— BEGIN INPUT ROWS —
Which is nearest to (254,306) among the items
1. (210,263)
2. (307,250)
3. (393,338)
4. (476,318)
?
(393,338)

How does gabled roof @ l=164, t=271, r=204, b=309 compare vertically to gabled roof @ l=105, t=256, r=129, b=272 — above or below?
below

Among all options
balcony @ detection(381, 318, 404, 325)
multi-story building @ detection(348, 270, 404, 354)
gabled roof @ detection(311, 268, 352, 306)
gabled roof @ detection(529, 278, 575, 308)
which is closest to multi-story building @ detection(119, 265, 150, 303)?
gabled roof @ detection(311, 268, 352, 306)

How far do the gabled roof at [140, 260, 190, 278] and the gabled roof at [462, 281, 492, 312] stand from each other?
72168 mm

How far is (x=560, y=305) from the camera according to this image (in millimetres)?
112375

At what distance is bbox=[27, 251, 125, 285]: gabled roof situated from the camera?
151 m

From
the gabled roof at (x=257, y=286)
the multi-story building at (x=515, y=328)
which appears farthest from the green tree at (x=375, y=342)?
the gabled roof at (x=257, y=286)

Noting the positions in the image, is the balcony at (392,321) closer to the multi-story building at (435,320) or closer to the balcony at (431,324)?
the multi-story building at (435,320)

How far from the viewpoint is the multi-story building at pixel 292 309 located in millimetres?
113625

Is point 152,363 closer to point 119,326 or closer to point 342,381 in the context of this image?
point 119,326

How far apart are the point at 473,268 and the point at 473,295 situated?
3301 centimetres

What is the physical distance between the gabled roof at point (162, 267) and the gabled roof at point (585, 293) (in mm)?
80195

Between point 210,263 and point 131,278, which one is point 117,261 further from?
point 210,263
— END INPUT ROWS —
— BEGIN INPUT ROWS —
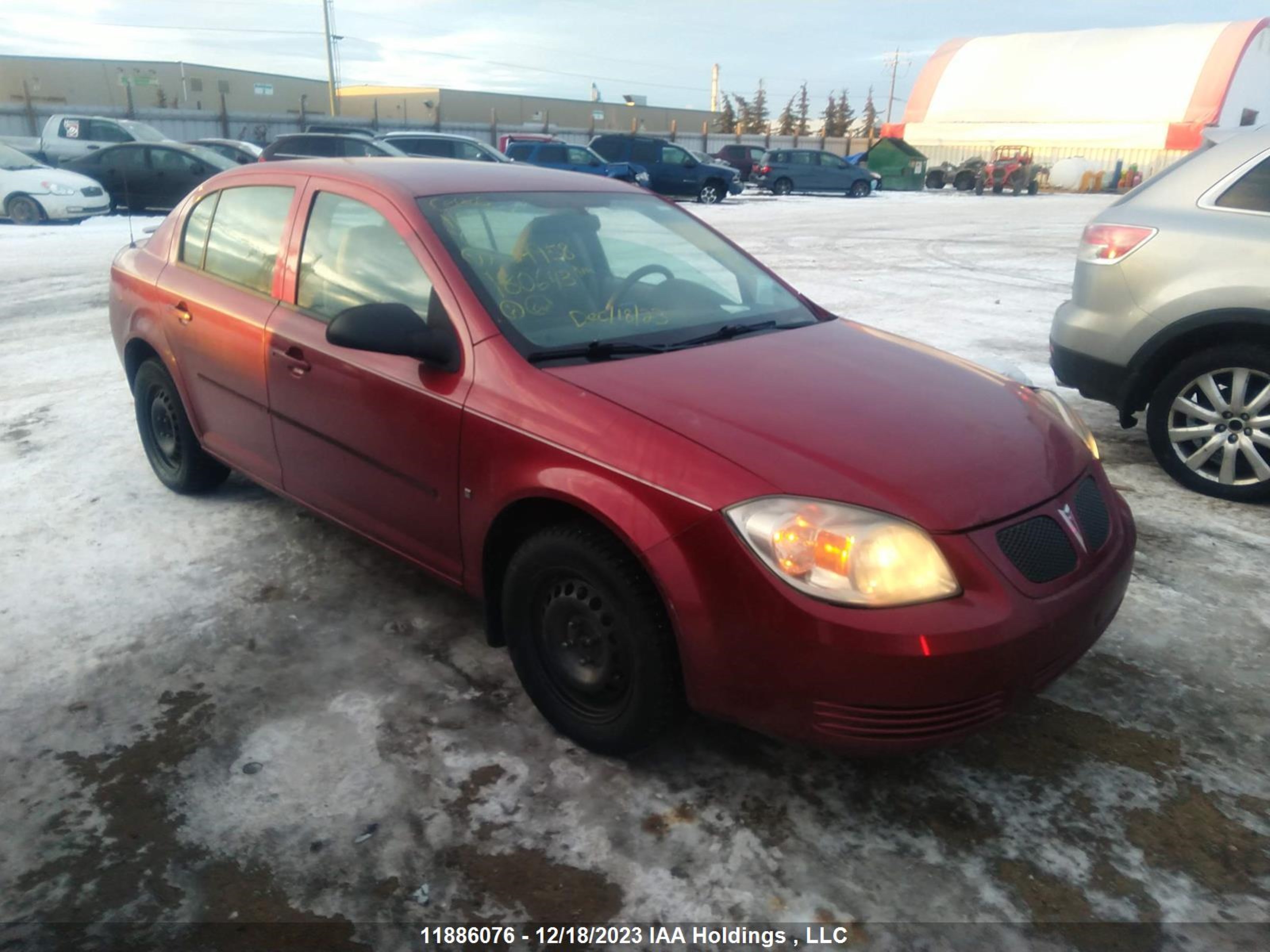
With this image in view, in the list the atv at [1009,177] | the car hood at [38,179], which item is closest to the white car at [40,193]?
— END INPUT ROWS —
— BEGIN INPUT ROWS —
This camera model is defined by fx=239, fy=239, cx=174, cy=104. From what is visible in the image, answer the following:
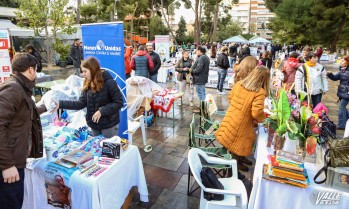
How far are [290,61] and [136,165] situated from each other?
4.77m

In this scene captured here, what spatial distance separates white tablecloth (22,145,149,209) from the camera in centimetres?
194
— END INPUT ROWS —
Pull out every line of the data above that contains the word "each".

How far do the gabled roof at [140, 260, 190, 278] and the gabled roof at [462, 281, 492, 312] stand from each other?
How far are [290,61] and [136,165] situated from each other?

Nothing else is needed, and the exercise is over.